The Sicilian Mafia? We don’t hear so much about them of late, now that the Camorra (via Gomorrah) are all the rage. No surprise: That Sicilian branch is still around, and every bit as nasty and destructive to the Social Contract – as Edoardo Winspeare’s new film BRAVE MEN (Galantuomini) makes clear. In this, his fourth work in thirteen years, as the FSLC’s Open Roads program notes, the director “creates a tantalizing blend of melodrama and investigative cinema” about that rare figure, the female crime boss.
Our main character, Lucia, is a kind of mini-boss, functioning directly under the top man. She’s managed to keep her station and occupation somewhat of a secret, particularly from the new judge in town, a childhood best friend until he left for the big city. These two clearly have the "hots" for each other and spend much of the movie in a state of longing, with furtive glances passing back and forth. And back and forth. And back and forth. Yes: the attraction begins to resemble a pair of windshield wipers that work in the old-fashioned “opposition” manner.

Spatial reasoning records:
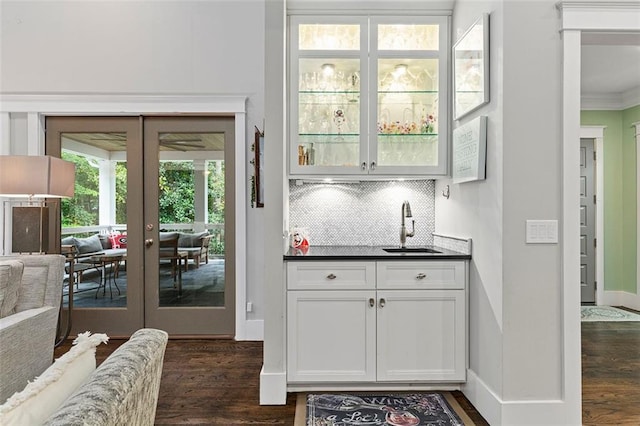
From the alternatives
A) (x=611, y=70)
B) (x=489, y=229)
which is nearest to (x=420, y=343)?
(x=489, y=229)

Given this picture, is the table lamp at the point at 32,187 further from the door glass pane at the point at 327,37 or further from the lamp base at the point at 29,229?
the door glass pane at the point at 327,37

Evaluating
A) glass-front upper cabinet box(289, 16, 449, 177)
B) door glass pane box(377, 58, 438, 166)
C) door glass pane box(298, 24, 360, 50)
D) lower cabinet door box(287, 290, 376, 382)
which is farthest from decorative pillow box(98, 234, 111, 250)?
door glass pane box(377, 58, 438, 166)

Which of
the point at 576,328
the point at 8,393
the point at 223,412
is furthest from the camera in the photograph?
the point at 223,412

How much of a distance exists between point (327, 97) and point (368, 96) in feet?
1.05

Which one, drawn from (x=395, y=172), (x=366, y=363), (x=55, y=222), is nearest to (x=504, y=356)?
(x=366, y=363)

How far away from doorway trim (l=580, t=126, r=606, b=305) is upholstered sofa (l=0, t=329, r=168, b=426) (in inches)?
223

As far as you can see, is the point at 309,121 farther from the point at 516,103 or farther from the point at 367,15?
the point at 516,103

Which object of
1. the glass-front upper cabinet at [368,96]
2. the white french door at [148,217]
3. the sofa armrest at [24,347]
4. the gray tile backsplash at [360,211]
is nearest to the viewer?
the sofa armrest at [24,347]

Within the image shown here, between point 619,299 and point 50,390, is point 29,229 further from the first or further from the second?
point 619,299

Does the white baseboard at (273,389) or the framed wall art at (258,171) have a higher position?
the framed wall art at (258,171)

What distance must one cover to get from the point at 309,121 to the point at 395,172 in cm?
78

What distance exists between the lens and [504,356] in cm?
212

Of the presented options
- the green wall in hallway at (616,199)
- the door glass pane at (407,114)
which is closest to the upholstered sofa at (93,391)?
the door glass pane at (407,114)

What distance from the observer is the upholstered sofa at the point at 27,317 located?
5.03ft
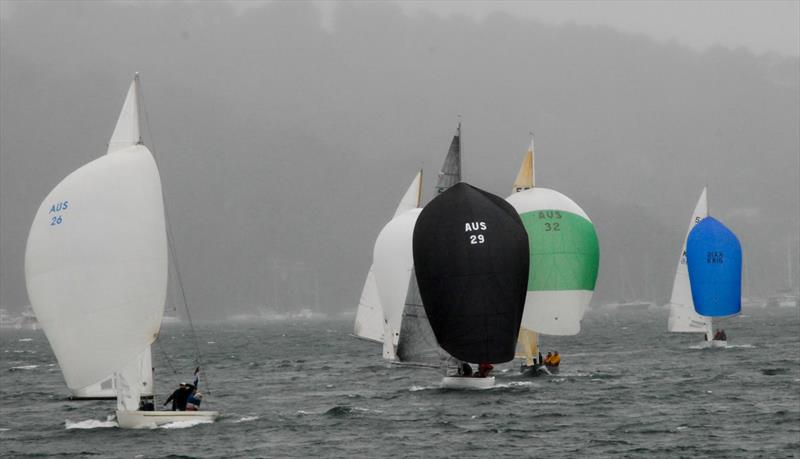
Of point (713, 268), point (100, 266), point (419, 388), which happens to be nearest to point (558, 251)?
point (419, 388)

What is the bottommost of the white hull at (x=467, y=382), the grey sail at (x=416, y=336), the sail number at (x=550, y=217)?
the white hull at (x=467, y=382)

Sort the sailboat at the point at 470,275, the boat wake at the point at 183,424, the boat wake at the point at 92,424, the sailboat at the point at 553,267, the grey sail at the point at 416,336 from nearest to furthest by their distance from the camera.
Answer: the boat wake at the point at 183,424 → the boat wake at the point at 92,424 → the sailboat at the point at 470,275 → the grey sail at the point at 416,336 → the sailboat at the point at 553,267

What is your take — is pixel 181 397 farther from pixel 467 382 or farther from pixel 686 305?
pixel 686 305

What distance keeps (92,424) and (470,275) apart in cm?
1565

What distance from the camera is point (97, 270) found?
39.3 m

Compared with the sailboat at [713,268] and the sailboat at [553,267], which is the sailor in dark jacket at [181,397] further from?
the sailboat at [713,268]

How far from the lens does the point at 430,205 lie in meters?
52.2

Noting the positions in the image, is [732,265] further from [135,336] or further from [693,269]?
[135,336]

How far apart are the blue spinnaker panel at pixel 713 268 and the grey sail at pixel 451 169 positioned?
3265 cm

_What you are asked to do_
From the film review, repeat word for word the passage that begins with "The Sicilian Mafia?" and ends with "female crime boss.".

_Solution_
The Sicilian Mafia? We don’t hear so much about them of late, now that the Camorra (via Gomorrah) are all the rage. No surprise: That Sicilian branch is still around, and every bit as nasty and destructive to the Social Contract – as Edoardo Winspeare’s new film BRAVE MEN (Galantuomini) makes clear. In this, his fourth work in thirteen years, as the FSLC’s Open Roads program notes, the director “creates a tantalizing blend of melodrama and investigative cinema” about that rare figure, the female crime boss.